A team of researchers, led by Stony Brook Assistant Professor Roman Kotov, PhD, took a significant step forward in the ongoing effort to develop an empirical system for classifying mental disorders. Their study, titled New Dimensions in the Quantitative Classification of Mental Illness, was published in the October 2011 edition of the Archives of General Psychiatry, the flagship journal of psychiatry.
Psychiatry, unlike other areas of medicine, lacks laboratory tests for objective diagnosis, and the classification of mental disorders itself is decided by expert consensus rather than direct empirical investigation. Over the last decade, researchers have been working to develop an objective classification, using novel statistical techniques such as confirmatory factor analysis. The study by Dr. Kotov and his team is the latest advance in this campaign.
Their research is based on the premise that patterns of co-occurrence among mental disorders may reveal the natural classification of mental illness. Building on work done by co-author Robert F. Krueger, PhD, and others, Dr. Kotov and his team analyzed co-occurrence among 25 disorders in 2,900 patients seeking psychiatric treatment in a general outpatient practice. They found that the disorders can be grouped into five spectra: internalizing (defined by pervasive distress), externalizing (extremely disinhibited behavior), thought disorder (odd thinking and behavior), somatoform (maladaptive response to physical symptoms), and antagonism (callous antisociality).
The study advances research into the natural classification of psychiatric disorders in several ways. It confirms that the three spectra previously found in community samples—internalizing, externalizing, and thought disorder—apply to a patient population; it identifies two new dimensions—somatoform and antagonism—thus broadening the empirical classification system; and it integrates psychiatric and personality disorders into a single framework. The study used state-of-the-art diagnostic and statistical techniques to analyze a broad range of mental disorders in a large clinical sample, making it the most comprehensive study of its type to date.

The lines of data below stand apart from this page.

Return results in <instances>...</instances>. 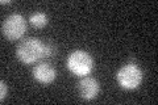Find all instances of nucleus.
Wrapping results in <instances>:
<instances>
[{
    "mask_svg": "<svg viewBox=\"0 0 158 105\" xmlns=\"http://www.w3.org/2000/svg\"><path fill=\"white\" fill-rule=\"evenodd\" d=\"M16 55L19 61L24 64H33L45 58V43L37 38H27L19 43L16 49Z\"/></svg>",
    "mask_w": 158,
    "mask_h": 105,
    "instance_id": "f257e3e1",
    "label": "nucleus"
},
{
    "mask_svg": "<svg viewBox=\"0 0 158 105\" xmlns=\"http://www.w3.org/2000/svg\"><path fill=\"white\" fill-rule=\"evenodd\" d=\"M66 66L73 75L75 76H87L94 68V59L90 53L85 50H74L67 57Z\"/></svg>",
    "mask_w": 158,
    "mask_h": 105,
    "instance_id": "f03ea898",
    "label": "nucleus"
},
{
    "mask_svg": "<svg viewBox=\"0 0 158 105\" xmlns=\"http://www.w3.org/2000/svg\"><path fill=\"white\" fill-rule=\"evenodd\" d=\"M116 79L118 86L128 91L136 89L142 83L144 72L136 63H127L121 68H118L116 74Z\"/></svg>",
    "mask_w": 158,
    "mask_h": 105,
    "instance_id": "7ed1b4c3",
    "label": "nucleus"
},
{
    "mask_svg": "<svg viewBox=\"0 0 158 105\" xmlns=\"http://www.w3.org/2000/svg\"><path fill=\"white\" fill-rule=\"evenodd\" d=\"M27 32V20L23 14L12 13L2 24V33L8 41L20 39Z\"/></svg>",
    "mask_w": 158,
    "mask_h": 105,
    "instance_id": "20e7f679",
    "label": "nucleus"
},
{
    "mask_svg": "<svg viewBox=\"0 0 158 105\" xmlns=\"http://www.w3.org/2000/svg\"><path fill=\"white\" fill-rule=\"evenodd\" d=\"M78 84L79 95L83 100H87V101H91V100L98 97L99 92H100V84L95 78L83 76V79Z\"/></svg>",
    "mask_w": 158,
    "mask_h": 105,
    "instance_id": "39448f33",
    "label": "nucleus"
},
{
    "mask_svg": "<svg viewBox=\"0 0 158 105\" xmlns=\"http://www.w3.org/2000/svg\"><path fill=\"white\" fill-rule=\"evenodd\" d=\"M32 75L36 82H38L40 84H44V86H48V84H50L56 80L57 71L49 63H38L37 66L33 67Z\"/></svg>",
    "mask_w": 158,
    "mask_h": 105,
    "instance_id": "423d86ee",
    "label": "nucleus"
},
{
    "mask_svg": "<svg viewBox=\"0 0 158 105\" xmlns=\"http://www.w3.org/2000/svg\"><path fill=\"white\" fill-rule=\"evenodd\" d=\"M29 22L32 24L33 28L36 29H42L45 28L48 22H49V18H48V14L45 12H36V13H32L29 16Z\"/></svg>",
    "mask_w": 158,
    "mask_h": 105,
    "instance_id": "0eeeda50",
    "label": "nucleus"
},
{
    "mask_svg": "<svg viewBox=\"0 0 158 105\" xmlns=\"http://www.w3.org/2000/svg\"><path fill=\"white\" fill-rule=\"evenodd\" d=\"M56 53V46L52 43V42H48L45 43V58H50L54 55Z\"/></svg>",
    "mask_w": 158,
    "mask_h": 105,
    "instance_id": "6e6552de",
    "label": "nucleus"
},
{
    "mask_svg": "<svg viewBox=\"0 0 158 105\" xmlns=\"http://www.w3.org/2000/svg\"><path fill=\"white\" fill-rule=\"evenodd\" d=\"M7 84H6V82L4 80H2L0 82V103H3L4 100H6V97H7Z\"/></svg>",
    "mask_w": 158,
    "mask_h": 105,
    "instance_id": "1a4fd4ad",
    "label": "nucleus"
},
{
    "mask_svg": "<svg viewBox=\"0 0 158 105\" xmlns=\"http://www.w3.org/2000/svg\"><path fill=\"white\" fill-rule=\"evenodd\" d=\"M2 4L4 6V4H11V2L9 0H2Z\"/></svg>",
    "mask_w": 158,
    "mask_h": 105,
    "instance_id": "9d476101",
    "label": "nucleus"
}]
</instances>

The 7-spectra model, imbedded in the current Diagnostic and Statistical Manual of Mental Disorders, explained the data so poorly that it ranked last among all the models tested. “It is patently clear that the existing diagnostic system fails to meet the needs of clinicians and inhibits psychiatric research,” said Dr. Kotov. “The emerging empirical classification promises to facilitate research on genetic and neurobiological underpinnings of mental disorders and to offer a better guide to treatment.”
Dr. Kotov is faculty member of the Department of Psychiatry and Behavioral Science at Stony Brook University. Additional co-authors are Camilio J Ruggero, PhD; Robert F. Krueger, PhD; David Watson, PhD; Qilong Yuan, PhD; and Mark Zimmerman, MD.